* WHAT IS ASKED:
Copy out every line below verbatim, from the first to the last.

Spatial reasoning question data
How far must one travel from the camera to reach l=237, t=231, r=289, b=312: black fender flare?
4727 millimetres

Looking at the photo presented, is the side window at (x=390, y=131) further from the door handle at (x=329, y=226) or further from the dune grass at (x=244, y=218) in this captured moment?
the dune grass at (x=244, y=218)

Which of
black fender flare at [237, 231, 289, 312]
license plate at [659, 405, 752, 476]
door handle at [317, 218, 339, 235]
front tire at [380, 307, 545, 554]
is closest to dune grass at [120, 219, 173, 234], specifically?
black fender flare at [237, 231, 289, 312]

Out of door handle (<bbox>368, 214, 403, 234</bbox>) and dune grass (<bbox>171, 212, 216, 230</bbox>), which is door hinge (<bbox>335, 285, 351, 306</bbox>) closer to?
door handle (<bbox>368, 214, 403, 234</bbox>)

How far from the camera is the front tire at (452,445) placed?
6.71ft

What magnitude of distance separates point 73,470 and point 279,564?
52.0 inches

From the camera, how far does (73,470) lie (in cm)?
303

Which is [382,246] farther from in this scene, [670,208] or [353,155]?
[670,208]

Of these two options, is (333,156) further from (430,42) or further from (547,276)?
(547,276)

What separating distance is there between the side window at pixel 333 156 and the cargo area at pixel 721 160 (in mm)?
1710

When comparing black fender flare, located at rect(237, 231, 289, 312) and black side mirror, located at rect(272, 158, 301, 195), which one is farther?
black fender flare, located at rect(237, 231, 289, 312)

* EXERCISE SOLUTION:
How far must one travel from the camera to reach l=237, t=231, r=289, b=312: black fender flare?
4727 millimetres

Looking at the photo presented, is the side window at (x=390, y=131) further from the door handle at (x=329, y=226) or further from the dune grass at (x=244, y=218) in this captured moment?
the dune grass at (x=244, y=218)

Which of
black fender flare at [237, 231, 289, 312]
license plate at [659, 405, 752, 476]
door handle at [317, 218, 339, 235]
front tire at [380, 307, 545, 554]
is closest to dune grass at [120, 219, 173, 234], specifically?
black fender flare at [237, 231, 289, 312]

Out of door handle (<bbox>368, 214, 403, 234</bbox>) and dune grass (<bbox>171, 212, 216, 230</bbox>), which is door hinge (<bbox>335, 285, 351, 306</bbox>) closer to?
door handle (<bbox>368, 214, 403, 234</bbox>)

How far from the camera is the front tire at (452,445) placed?
6.71ft

What magnitude of distance separates point 73,470 and point 279,564?
52.0 inches

From the camera, how far does (73,470) lie (in cm)?
303

Which is [382,246] farther from in this scene, [670,208] or [353,155]?
[670,208]

Of these two options, is (333,156) further from (430,42) or further from (547,276)?
(547,276)

What separating distance is there between the side window at pixel 333 156 and the cargo area at pixel 721 160 (in mm)?
1710

When comparing black fender flare, located at rect(237, 231, 289, 312) and black side mirror, located at rect(272, 158, 301, 195), which one is farther?
black fender flare, located at rect(237, 231, 289, 312)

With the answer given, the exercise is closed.